Many serial killers call West Coast home
CBC News
Posted: Oct 17, 2011 8:12 PM PT
Last Updated: Oct 17, 2011 8:07 PM PT
A psychologist says the West Coast might appear to have spawned an above-average number of serial killers, but the numbers are still too low to generate a plausible theory about geography and multiple murderers.
"It does have an unusually high number of serial killers, all the way from California right up to B.C.,” said Don Dutton, a professor of psychology at the University of British Columbia. “But we're talking about the law of small numbers here."
Dutton said some experts have suggested killers tend to gravitate west.
"There is more mobility on the West Coast,” he said. “People sort of wind up here, but we don't know for sure whether all the serial killers have actually moved here. We know a lot of them are home-grown."
Dutton was asked to comment Monday after police in Prince George, B.C., announced three more charges of murder against Cody Legebokoff, 21, who was already facing a first-degree murder charge.
All of Legebekoff's alleged victims were women killed in 2009 and 2010.
Other high-profile serial killers who called B.C. home included Clifford Olsen, who murdered 11 children, and William Pickton, convicted of six murders and suspected in a number of others.

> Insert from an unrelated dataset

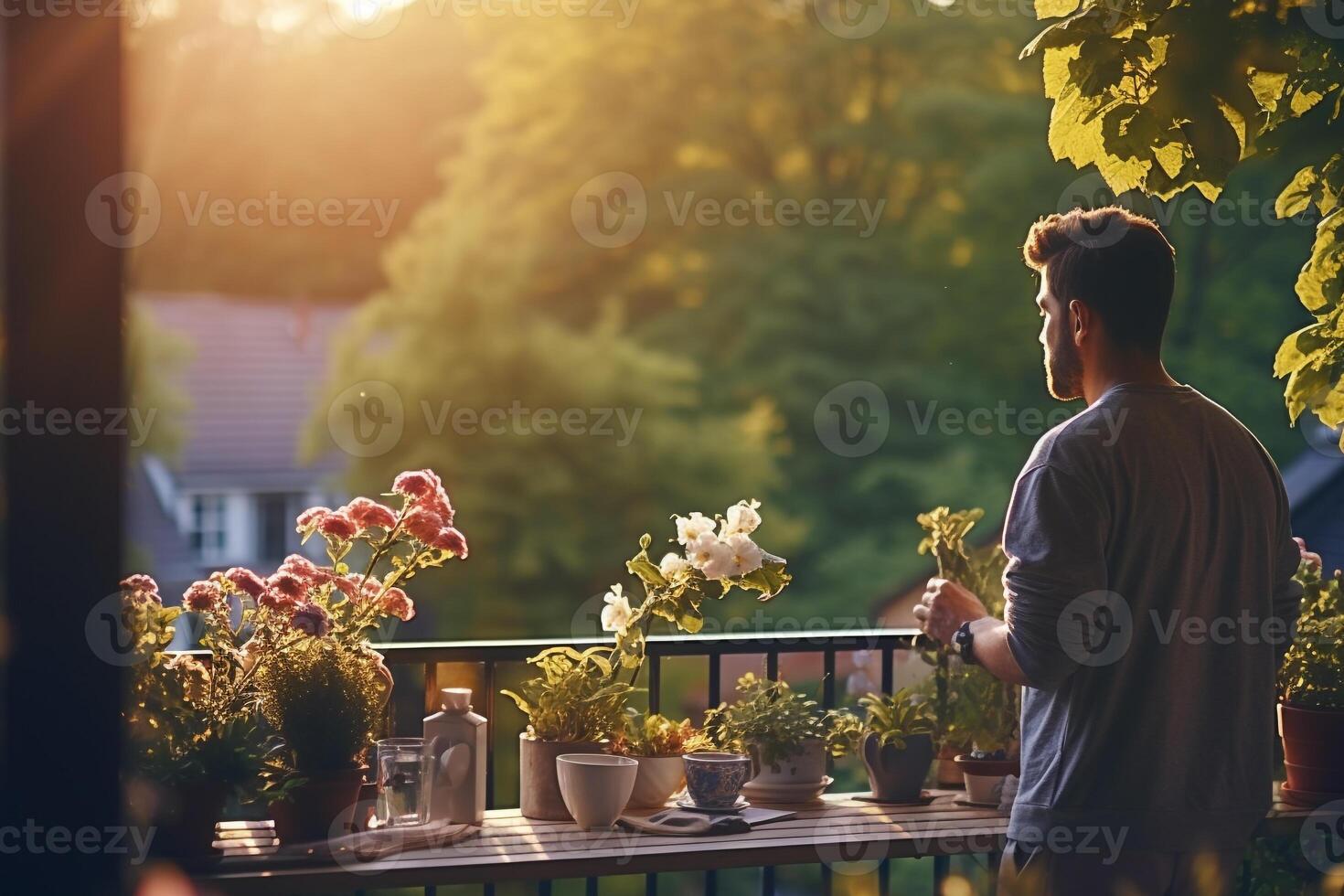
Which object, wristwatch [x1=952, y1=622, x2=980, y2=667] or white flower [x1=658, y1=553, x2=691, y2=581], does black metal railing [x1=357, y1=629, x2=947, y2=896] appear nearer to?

Psychology professor Don Dutton says accused serial killer Cory Legebekoff, if guilty, is remarkable for his young age. CBCMost recently, Davey Mato Butorac was convicted in the deaths of two sex trade workers in B.C.’s Fraser Valley.
Dutton said the arrest of Legebokoff — who has not been convicted of any crime — stands out because of his young age.
Dutton said that although many serial killers appear normal on the surface, there are a few characteristics common among them: most tend to be white males with a bizarre lust for murder.
They have, "a set of deep-seated psychological traits that have come together to form some kind of perfect storm of callousness, sexual drive, and a taste for killing that we only partially understand," said Dutton.